In an adult, the axes of the eyes normally completely coincide. Deviation from this is called strabismus, or strabismus. There is another clinical name - heterotropia. There are two main types of strabismus:

1. convergent. In this case, one or two eyes are beveled to the bridge of the nose. In infants, this type is observed (in 90% of cases).
2. Divergent. One or both eyes move to the temple.

As a result of the fact that a newborn baby often has weakness oculomotor muscles, for this reason, heterotropia develops.

He is not always able to control movement at birth eyeballs. It is important for parents to know when this phenomenon passes, since such a process cannot be started.

Eye divergence persists only in 9% of seven-year-old children of the total number of babies with strabismus. Over time, the muscles of the eyes become stronger, and nothing reminds that the baby had strabismus.

The structural features of the bones of the skull and the wide bridge of the nose also lead to the fact that the child has some deviation.
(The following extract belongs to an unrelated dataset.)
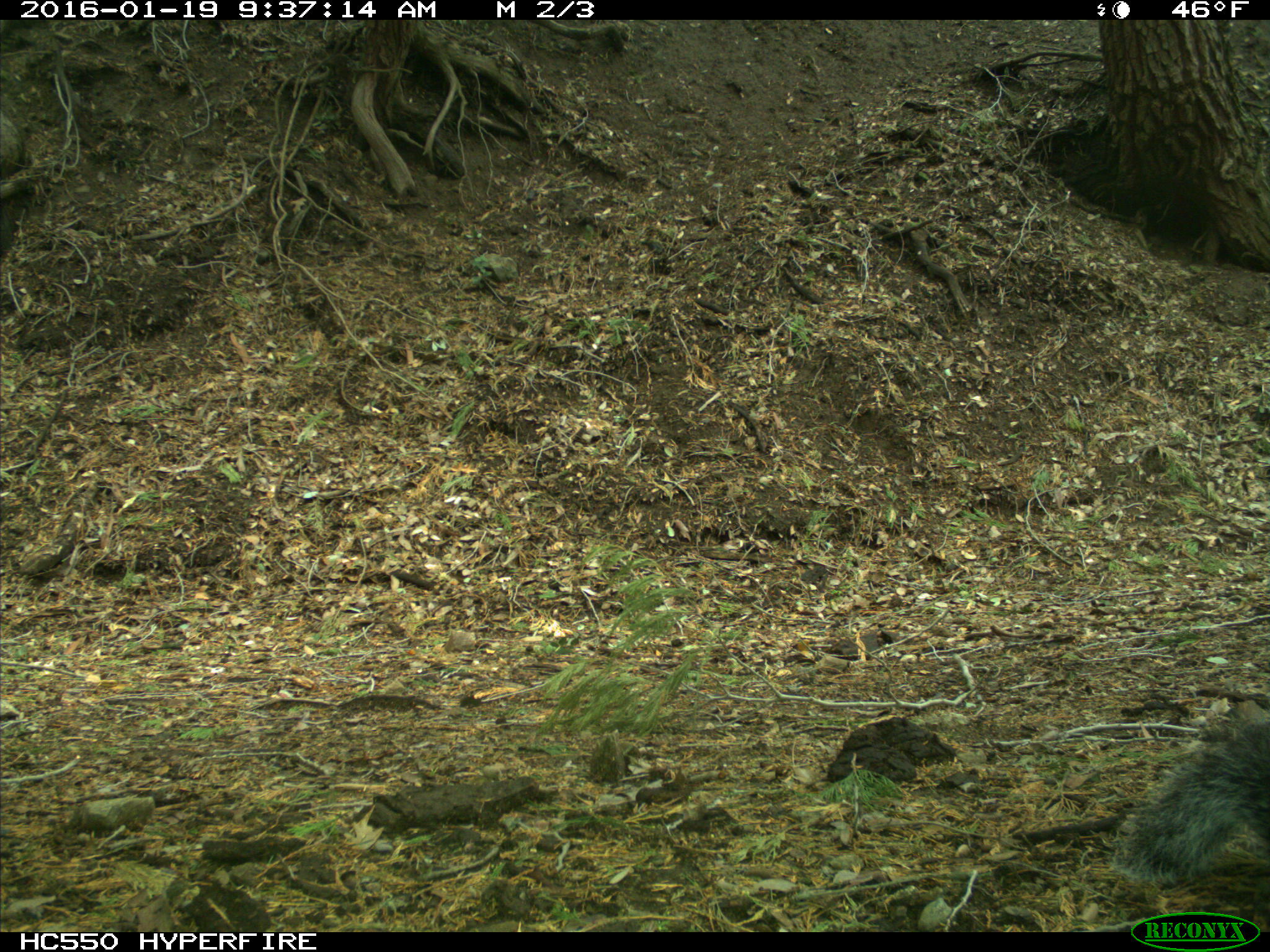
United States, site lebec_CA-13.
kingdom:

It goes away in a few months.

Causes of pathological strabismus

But there are a number of cases in which normalization does not occur. The causes of this pathology can be:

• birth complications;
• lack of oxygen during fetal development;
• infection and intoxication of the fetus;
• transferred measles, scarlet fever or influenza;
• neurological abnormalities;
• hereditary predisposition;
• improper placement of toys above the bed.

Psycho-emotional stress (screaming, bright light, etc.) can lead to the temporary appearance of strabismus in a newborn.

If strobism is observed for more than six months, then it leads to impaired visual acuity and the development of amblyopia.

When to go to the doctor?

Despite the fact that strabismus can disappear in a month after birth, or after three, it is normal in six month old baby such a phenomenon should not be observed.

It is at this age that strabismus refers to pathological condition, and is a reason to see a doctor.

Distinguish the following types diseases:

• according to the time of appearance - congenital or acquired;
• permanent and temporary;
• unilateral or intermittent;
• convergent, divergent and vertical.

Separately, it is necessary to highlight the paralytic type, in which the eye does not move in a certain direction as a result of damage to the muscle or nerve.

How to prevent illness?

In order for strobism not to cause vision loss, there is prevention of strabismus in infants.

If a baby at the age of one month has strabismus, then the following must be done:

1. Hang bright toys over the center of the crib at a distance at which the baby could not reach them with a pen.
2. Toys should only be large.
3. Do exercises to strengthen the muscles of the eyes. To this end, you need to take a large and bright rattle and drive it from side to side so that the baby follows it with his eyes.
4. At the age of two months, undergo a scheduled examination by a specialist and follow all his recommendations.

Treatment

There are currently 25 types of strabismus. For this reason, only a specialist should deal with its treatment. In each case, only an individual approach is applied.

You should not start such a disease, because gradually vision can drop sharply.

Once diagnosed, treatment is as follows:

1. Until all symptoms are completely eliminated, the child is selected for correction glasses or soft lenses.
2. To improve the functioning of the affected eye, the occlusion method is used. It consists in closing for a while healthy eye, force to work sick.
3. A variety of techniques are used to restore binocular vision.
4. If the child is four years old, then complex treatment used orthopedic and acupuncture.

Upon detection paralytic form strobism necessarily need to consult a pediatric neurologist!

If it doesn't work, your doctor may recommend surgery. It is held under general anesthesia. After that, the child undergoes rehabilitation and strengthens eye muscles with specific exercises.

The presence of strabismus in a newly born baby is not a cause for panic; for the first few months of his life, he cannot focus his eyes.

But in most cases, by 4-6 months, this phenomenon disappears without a trace. Proper Prevention help to avoid the transition of physiological strabismus into pathology.